■ **Supplied material**
— START —

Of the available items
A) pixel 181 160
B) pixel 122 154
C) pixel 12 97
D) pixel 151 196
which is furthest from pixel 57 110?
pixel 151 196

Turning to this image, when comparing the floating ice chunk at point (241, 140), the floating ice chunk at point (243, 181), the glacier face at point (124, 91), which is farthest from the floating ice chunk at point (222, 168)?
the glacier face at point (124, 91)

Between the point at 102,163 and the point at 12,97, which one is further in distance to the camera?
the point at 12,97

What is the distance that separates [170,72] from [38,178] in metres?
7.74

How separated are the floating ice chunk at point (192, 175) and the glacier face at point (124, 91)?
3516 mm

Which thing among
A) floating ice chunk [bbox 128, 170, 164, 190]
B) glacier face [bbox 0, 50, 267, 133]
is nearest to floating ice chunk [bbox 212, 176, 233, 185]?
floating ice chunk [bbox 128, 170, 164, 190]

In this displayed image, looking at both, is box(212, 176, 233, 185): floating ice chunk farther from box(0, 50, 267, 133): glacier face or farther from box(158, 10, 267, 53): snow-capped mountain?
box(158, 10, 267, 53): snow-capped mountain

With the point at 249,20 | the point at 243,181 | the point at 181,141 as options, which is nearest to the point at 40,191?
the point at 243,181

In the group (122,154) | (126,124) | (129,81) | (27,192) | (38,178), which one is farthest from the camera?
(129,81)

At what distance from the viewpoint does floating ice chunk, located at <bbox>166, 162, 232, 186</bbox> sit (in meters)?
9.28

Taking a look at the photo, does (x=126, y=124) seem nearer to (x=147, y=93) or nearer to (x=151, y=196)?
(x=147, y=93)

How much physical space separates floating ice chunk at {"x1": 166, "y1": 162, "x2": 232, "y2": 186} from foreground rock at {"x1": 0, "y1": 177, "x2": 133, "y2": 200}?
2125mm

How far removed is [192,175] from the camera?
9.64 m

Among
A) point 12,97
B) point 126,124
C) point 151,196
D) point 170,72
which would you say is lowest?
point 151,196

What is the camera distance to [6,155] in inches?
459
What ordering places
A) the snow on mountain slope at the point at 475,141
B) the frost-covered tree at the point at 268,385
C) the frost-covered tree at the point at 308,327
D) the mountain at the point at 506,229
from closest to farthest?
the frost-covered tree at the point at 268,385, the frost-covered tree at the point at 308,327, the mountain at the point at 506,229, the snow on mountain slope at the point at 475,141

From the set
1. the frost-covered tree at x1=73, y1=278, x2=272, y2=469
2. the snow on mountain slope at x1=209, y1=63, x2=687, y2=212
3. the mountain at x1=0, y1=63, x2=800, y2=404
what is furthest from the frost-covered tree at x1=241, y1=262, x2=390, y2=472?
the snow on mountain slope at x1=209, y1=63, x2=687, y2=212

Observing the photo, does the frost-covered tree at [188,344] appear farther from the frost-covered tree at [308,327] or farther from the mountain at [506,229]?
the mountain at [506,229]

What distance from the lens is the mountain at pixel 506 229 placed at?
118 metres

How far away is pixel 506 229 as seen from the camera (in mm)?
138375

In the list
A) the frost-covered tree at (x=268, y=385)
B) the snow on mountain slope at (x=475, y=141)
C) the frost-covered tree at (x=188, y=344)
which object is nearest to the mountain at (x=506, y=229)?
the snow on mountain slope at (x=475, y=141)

— END —

■ **Exercise goal**
Copy out every row above word for word, keeping each one unchanged.

■ **Answer in full**
Of the available items
A) pixel 181 160
B) pixel 122 154
C) pixel 12 97
D) pixel 151 196
which is furthest from pixel 57 110?
pixel 151 196

Turning to this image, when comparing the floating ice chunk at point (241, 140), the floating ice chunk at point (243, 181), the glacier face at point (124, 91), which is farthest from the floating ice chunk at point (222, 168)?
the glacier face at point (124, 91)

Between the point at 102,163 and the point at 12,97, which one is further in distance to the camera?
the point at 12,97

What is the distance that separates [170,72] from [38,178] in metres?
7.74

How separated are the floating ice chunk at point (192, 175) and the glacier face at point (124, 91)?
3516 mm

Which thing among
A) floating ice chunk [bbox 128, 170, 164, 190]
B) glacier face [bbox 0, 50, 267, 133]
is nearest to floating ice chunk [bbox 212, 176, 233, 185]?
floating ice chunk [bbox 128, 170, 164, 190]

In this displayed image, looking at both, is box(212, 176, 233, 185): floating ice chunk farther from box(0, 50, 267, 133): glacier face or farther from box(158, 10, 267, 53): snow-capped mountain?
box(158, 10, 267, 53): snow-capped mountain

With the point at 249,20 | the point at 243,181 | the point at 181,141 as options, which is nearest to the point at 40,191?
the point at 243,181

In the group (122,154) | (126,124) | (129,81) | (27,192) | (38,178), which one is farthest from the camera?
(129,81)

At what distance from the viewpoint does floating ice chunk, located at <bbox>166, 162, 232, 186</bbox> sit (in meters)?
9.28

Taking a look at the photo, does (x=126, y=124) seem nearer to (x=147, y=93) or nearer to (x=151, y=196)?
(x=147, y=93)

How much physical space separates floating ice chunk at {"x1": 166, "y1": 162, "x2": 232, "y2": 186} from foreground rock at {"x1": 0, "y1": 177, "x2": 133, "y2": 200}?
2125mm

How far removed is [192,175] from the camera?
9.64 m

Among
A) point 12,97
B) point 126,124
C) point 151,196
D) point 170,72
which would you say is lowest?
point 151,196

What is the camera distance to [6,155] in inches?
459
What ordering places
A) the snow on mountain slope at the point at 475,141
B) the frost-covered tree at the point at 268,385
C) the frost-covered tree at the point at 308,327
D) the mountain at the point at 506,229
from closest to farthest?
the frost-covered tree at the point at 268,385, the frost-covered tree at the point at 308,327, the mountain at the point at 506,229, the snow on mountain slope at the point at 475,141

From the set
1. the frost-covered tree at x1=73, y1=278, x2=272, y2=469
2. the snow on mountain slope at x1=209, y1=63, x2=687, y2=212
3. the mountain at x1=0, y1=63, x2=800, y2=404
what is furthest from the frost-covered tree at x1=241, y1=262, x2=390, y2=472?
the snow on mountain slope at x1=209, y1=63, x2=687, y2=212

Observing the photo, does the frost-covered tree at [188,344] appear farther from the frost-covered tree at [308,327] or farther from the mountain at [506,229]?
the mountain at [506,229]

What distance from the lens is the mountain at pixel 506 229 placed at?
118 metres

How far away is pixel 506 229 as seen from the camera (in mm)?
138375

In the list
A) the frost-covered tree at (x=268, y=385)
B) the snow on mountain slope at (x=475, y=141)
C) the frost-covered tree at (x=188, y=344)
which object is nearest to the mountain at (x=506, y=229)?
the snow on mountain slope at (x=475, y=141)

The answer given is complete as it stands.